*DOCUMENT EXCERPT:*
· · · ·

From: Bandan Das <bsd@redhat.com>
To: kvm@vger.kernel.org
Cc: netdev@vger.kernel.org, linux-kernel@vger.kernel.org, mst@redhat.com,
        Eyal Moscovici <EYALMO@il.ibm.com>, Razya Ladelsky <RAZYA@il.ibm.com>,
        cgroups@vger.kernel.org, jasowang@redhat.com
Subject: [RFC PATCH 2/4] vhost: Limit the number of devices served by a single worker thread
Date: Mon, 13 Jul 2015 00:07:33 -0400
Message-Id: <1436760455-5686-3-git-send-email-bsd@redhat.com>
In-Reply-To: <1436760455-5686-1-git-send-email-bsd@redhat.com>
References: <1436760455-5686-1-git-send-email-bsd@redhat.com>
Sender: linux-kernel-owner@vger.kernel.org
Content-Length: 9185
Lines: 320

When the number of devices increase, the universal thread model
(introduced in the preceding patch) may end up being the bottleneck.
Moreover, a single worker thread also forces us to change cgroups
based on the device we are serving.

We introduce a worker pool struct that starts with one worker
thread and we keep adding more threads when the numbers of devs
reaches a certain threshold. The default value is set at 7 but is
not based on any empirical data. The value can also be changed by
the user with the devs_per_worker module parameter.

Note that this patch doesn't change how cgroups work. We still
keep moving around the worker thread to the cgroups of the
device we are serving at the moment.

Signed-off-by: Razya Ladelsky <razya@il.ibm.com>
Signed-off-by: Bandan Das <bsd@redhat.com>
---
 drivers/vhost/net.c   |   6 +--
 drivers/vhost/scsi.c  |   3 +-
 drivers/vhost/vhost.c | 135 +++++++++++++++++++++++++++++++++++++++++---------
 drivers/vhost/vhost.h |  13 ++++-
 4 files changed, 128 insertions(+), 29 deletions(-)

diff --git a/drivers/vhost/net.c b/drivers/vhost/net.c
index 7d137a4..7bfa019 100644
--- a/drivers/vhost/net.c
+++ b/drivers/vhost/net.c
@@ -705,7 +705,8 @@ static int vhost_net_open(struct inode *inode, struct file *f)
 		n->vqs[i].vhost_hlen = 0;
 		n->vqs[i].sock_hlen = 0;
 	}
-	vhost_dev_init(dev, vqs, VHOST_NET_VQ_MAX);
+	if (vhost_dev_init(dev, vqs, VHOST_NET_VQ_MAX))
+		return dev->err;
 
 	vhost_poll_init(n->poll + VHOST_NET_VQ_TX, handle_tx_net, POLLOUT, dev);
 	vhost_poll_init(n->poll + VHOST_NET_VQ_RX, handle_rx_net, POLLIN, dev);
@@ -801,9 +802,6 @@ static int vhost_net_release(struct inode *inode, struct file *f)

· · · ·

*DATASET SECTION:*
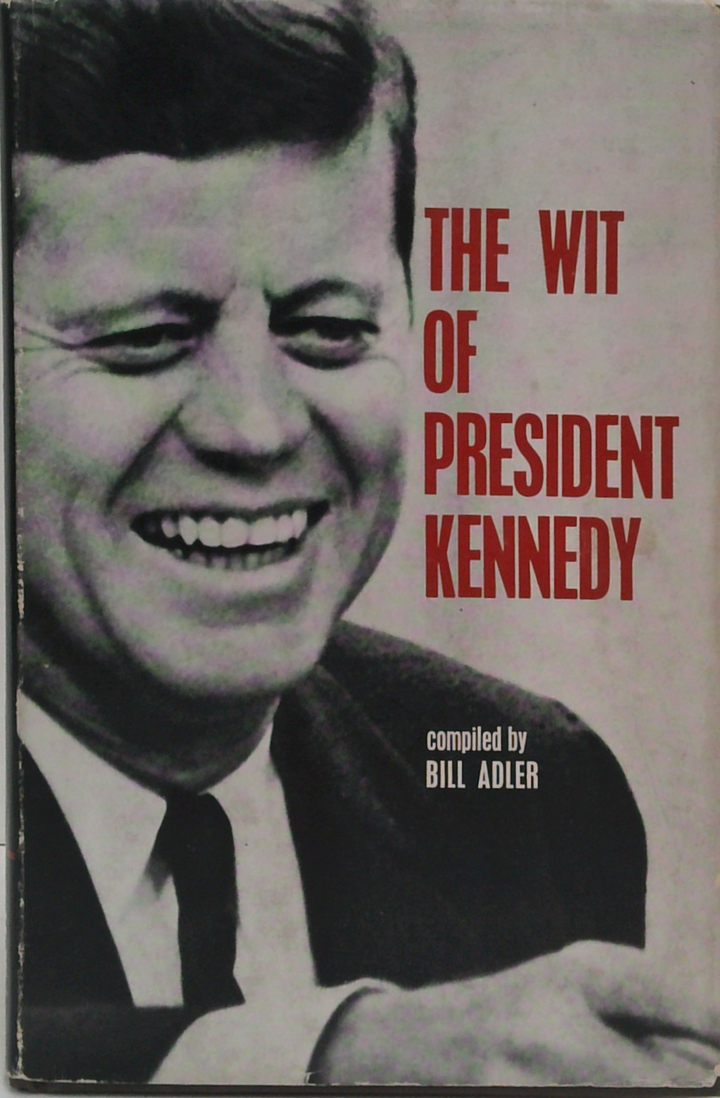 The Wit Of President Kennedy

· · · ·

*WORK TASK 1:* In the vhost patch, rename "vhost_dev_init" to "vhost_dev_setup" and reproduce everything from "n->vqs[i].vhost_hlen = 0;" down to "(vhost_dev_init(dev, vqs, VHOST_NET_VQ_MAX))" with that change.
*WORK TASK 2:* Condense the paragraph of the vhost patch that begins "We introduce a worker pool struct" into a shorter version that keeps its main facts.
The material after the vhost patch is separate from it.

*ANSWER AREA 1:*
n->vqs[i].vhost_hlen = 0;
 		n->vqs[i].sock_hlen = 0;
 	}
-	vhost_dev_setup(dev, vqs, VHOST_NET_VQ_MAX);
+	if (vhost_dev_setup(dev, vqs, VHOST_NET_VQ_MAX))

*ANSWER AREA 2:* A new worker pool struct starts with one worker thread and adds more threads when the number of devices reaches a threshold. The default threshold is 7, which is not based on empirical data, and users can change it with the devs_per_worker module parameter.